**Exercise goal**
Please continue the text below about the screen printer's lawsuit over the Black Lives Matter masks seized by the Postal Service, picking up after its final sentence.

**Selected text**
Masks that read "Stop killing Black people" and "Defund police" were purchased by the Movement for Black Lives (M4BL) and were intercepted mid-shipment to D.C., St. Louis, New York City, and Minneapolis by the USPS. The screen printer in Oakland, California who sold and produced the masks is suing as this supremely biased and inappropriate action not only kept masks intended to prevent the spread of disease out of protestors' hands, and off their faces, during a global pandemic but it also damaged his business.
A California screen printer is suing the U.S. Postal Service for seizing shipments of Black Lives Matter masks intended to protect demonstrators from Covid-19 during protests following the May 2020 murder of George Floyd.
The cloth masks, with slogans like "Stop killing Black people" and "Defund police," were purchased by the Movement for Black Lives (M4BL) and were meant to be shipped to D.C., St. Louis, New York City and Minneapolis, where Floyd was killed by a police officer. But four boxes containing about 500 masks each were marked as "Seized by law enforcement" and their shipment was delayed more than 24 hours.

**Data extract**
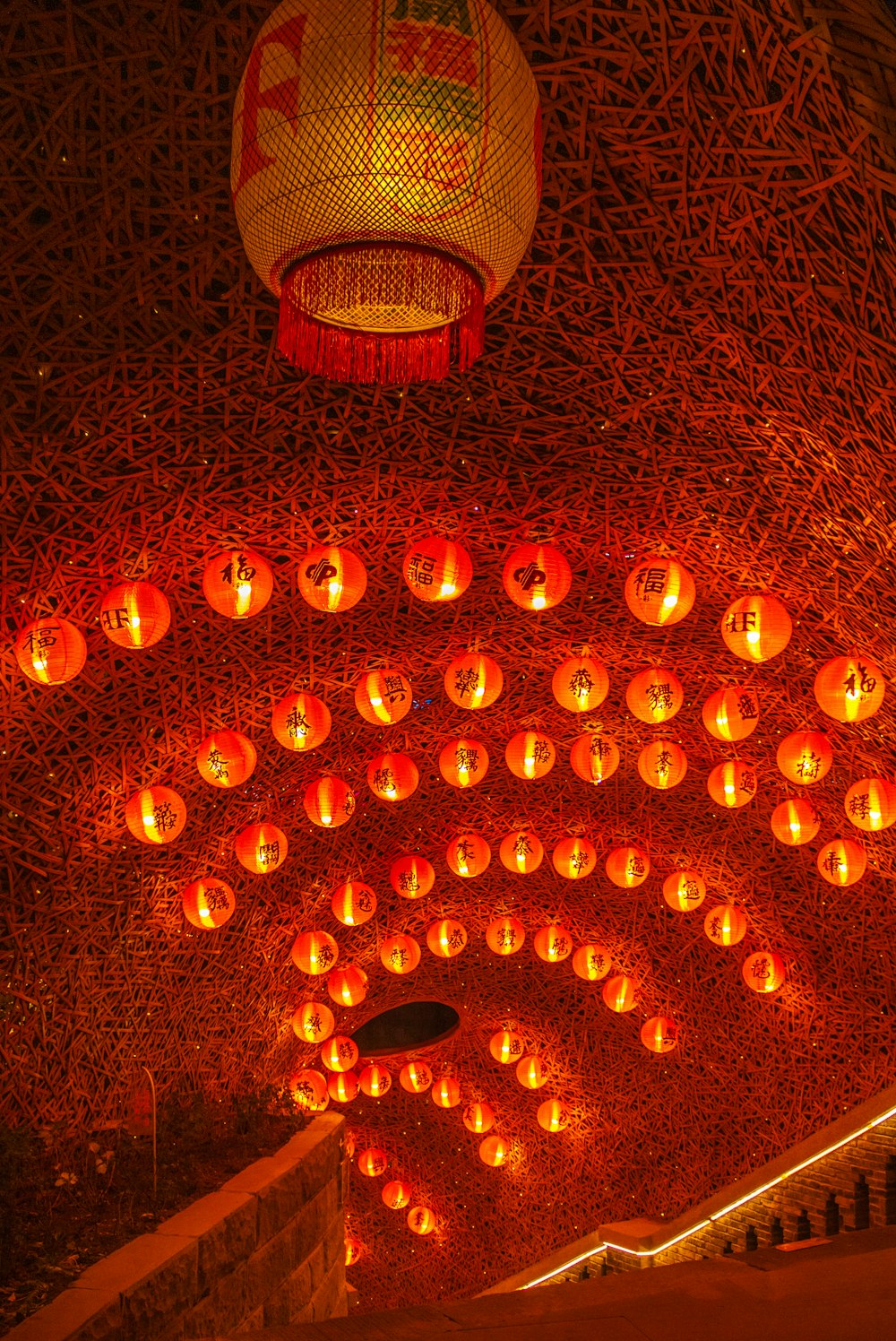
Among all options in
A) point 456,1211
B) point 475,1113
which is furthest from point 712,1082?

**Response for this exercise**
The lawsuit, filed on Wednesday and shared first with NBC News, accuses U.S. Postal Service and U.S. Postal Inspection Service officials of violating constitutional rights under the Fourth Amendment by improperly seizing the boxes without probable cause, a warrant, or even reasonable suspicion. The lawsuit also raises the possibility that officials violated the First Amendment by seizing the masks because of their political messaging.